原文:
···

小说文学 热爱 读书 2年前 (2022-06-24) 1519次浏览 已收录 0个评论 扫描二维码

简介

那个孩子突然死去的时候,我也走到了濒死的边缘。后来,我们在一个由适当的想象构筑出来的世界重逢。他像一个凭着母亲模糊的想象而行动的幽灵少年。我们在思辨的云雾中一同探讨诱奸、恋童、荡妇羞辱、性别对立,以及男性先哲世界中女性价值的丧失。 我坚持想进入我儿子顽固的脑袋里,让他明白历史是如何塑造了这两种如此不同、永远对立的生物,仿佛他们是敌对双方,可实际上并不是。

作者介绍

达契娅·玛拉依妮(Dacia Maraini,1936—),当今意大利文坛*知名、*活跃的女作家之一。其作品多聚焦妇女问题,著作近百部,体裁包括小说、评论、诗歌、访谈录等。《惶惑的年代》(1963)获弗尔门托国际文学奖;《小岛》(1985)获弗雷杰内国际文学奖;《玛丽安娜·乌克里亚漫长的一生》(1990)获坎皮耶罗文学奖及该年度意大利畅销书奖,再版十九次,被译成十七种语言;《黑暗》(1999)获意大利*具权威的文学奖项——斯特雷加文学奖。2012年后,玛拉依妮多次获得诺贝尔奖提名。2018年人民文学出版社出版其作品《小女孩与幻梦者》,并荣获“21世纪年度*佳外国小说”。

···

工作数据:
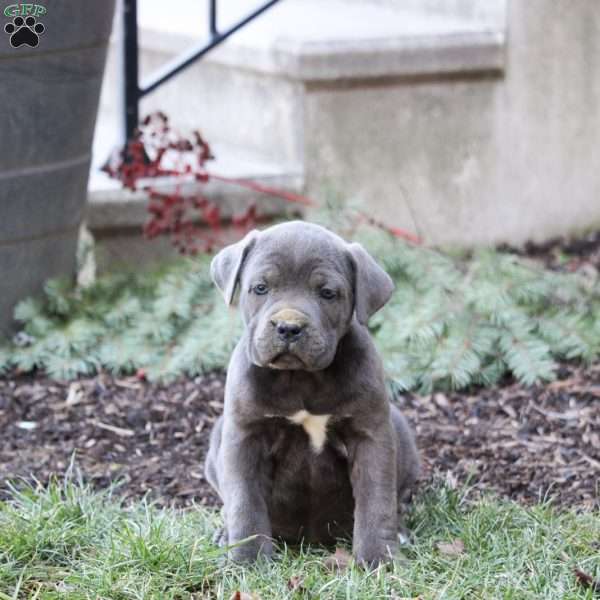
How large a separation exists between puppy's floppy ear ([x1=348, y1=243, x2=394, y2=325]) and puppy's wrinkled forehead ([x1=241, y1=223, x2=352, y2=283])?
29 mm

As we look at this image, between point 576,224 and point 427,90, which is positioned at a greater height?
point 427,90

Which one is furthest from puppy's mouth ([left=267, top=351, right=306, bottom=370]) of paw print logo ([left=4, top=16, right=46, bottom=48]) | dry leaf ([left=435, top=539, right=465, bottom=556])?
paw print logo ([left=4, top=16, right=46, bottom=48])

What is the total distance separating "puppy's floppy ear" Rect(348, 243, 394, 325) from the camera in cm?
391

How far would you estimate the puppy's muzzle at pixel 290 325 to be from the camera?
12.1 feet

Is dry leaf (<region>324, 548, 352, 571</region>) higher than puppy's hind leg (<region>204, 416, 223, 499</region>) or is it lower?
lower

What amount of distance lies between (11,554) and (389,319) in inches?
101

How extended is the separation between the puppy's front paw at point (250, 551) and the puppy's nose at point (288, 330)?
64 centimetres

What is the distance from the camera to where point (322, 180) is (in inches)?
279

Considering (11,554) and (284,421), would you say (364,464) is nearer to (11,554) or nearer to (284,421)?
(284,421)

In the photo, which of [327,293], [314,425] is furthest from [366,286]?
→ [314,425]

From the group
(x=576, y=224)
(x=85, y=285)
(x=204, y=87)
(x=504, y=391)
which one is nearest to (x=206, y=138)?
(x=204, y=87)

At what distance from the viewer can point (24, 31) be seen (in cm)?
555

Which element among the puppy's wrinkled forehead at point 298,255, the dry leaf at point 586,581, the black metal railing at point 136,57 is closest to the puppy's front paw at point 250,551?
the puppy's wrinkled forehead at point 298,255

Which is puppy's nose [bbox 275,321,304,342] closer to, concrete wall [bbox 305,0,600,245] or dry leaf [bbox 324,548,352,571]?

···

任务要求:
**a.** 根据原文回答下列问题:
(i) 在书籍简介中,“我”和那个孩子后来在怎样的世界里重逢?
(ii) 《玛丽安娜·乌克里亚漫长的一生》被译成了几种语言?
(iii) 2018年出版《小女孩与幻梦者》的是哪家出版社?
**b.** 抄写条目中从含有“At what distance”的那一行直到条目末尾的各行,首尾两行都包括在内。
原文与条目出自不同的来源。

参考答案:
**a.**
(i) 一个由适当的想象构筑出来的世界。
(ii) 十七种语言。
(iii) 人民文学出版社。

**b.**
At what distance from the viewer can point (24, 31) be seen (in cm)?
555

Which element among the puppy's wrinkled forehead at point 298,255, the dry leaf at point 586,581, the black metal railing at point 136,57 is closest to the puppy's front paw at point 250,551?
the puppy's wrinkled forehead at point 298,255

Which is puppy's nose [bbox 275,321,304,342] closer to, concrete wall [bbox 305,0,600,245] or dry leaf [bbox 324,548,352,571]?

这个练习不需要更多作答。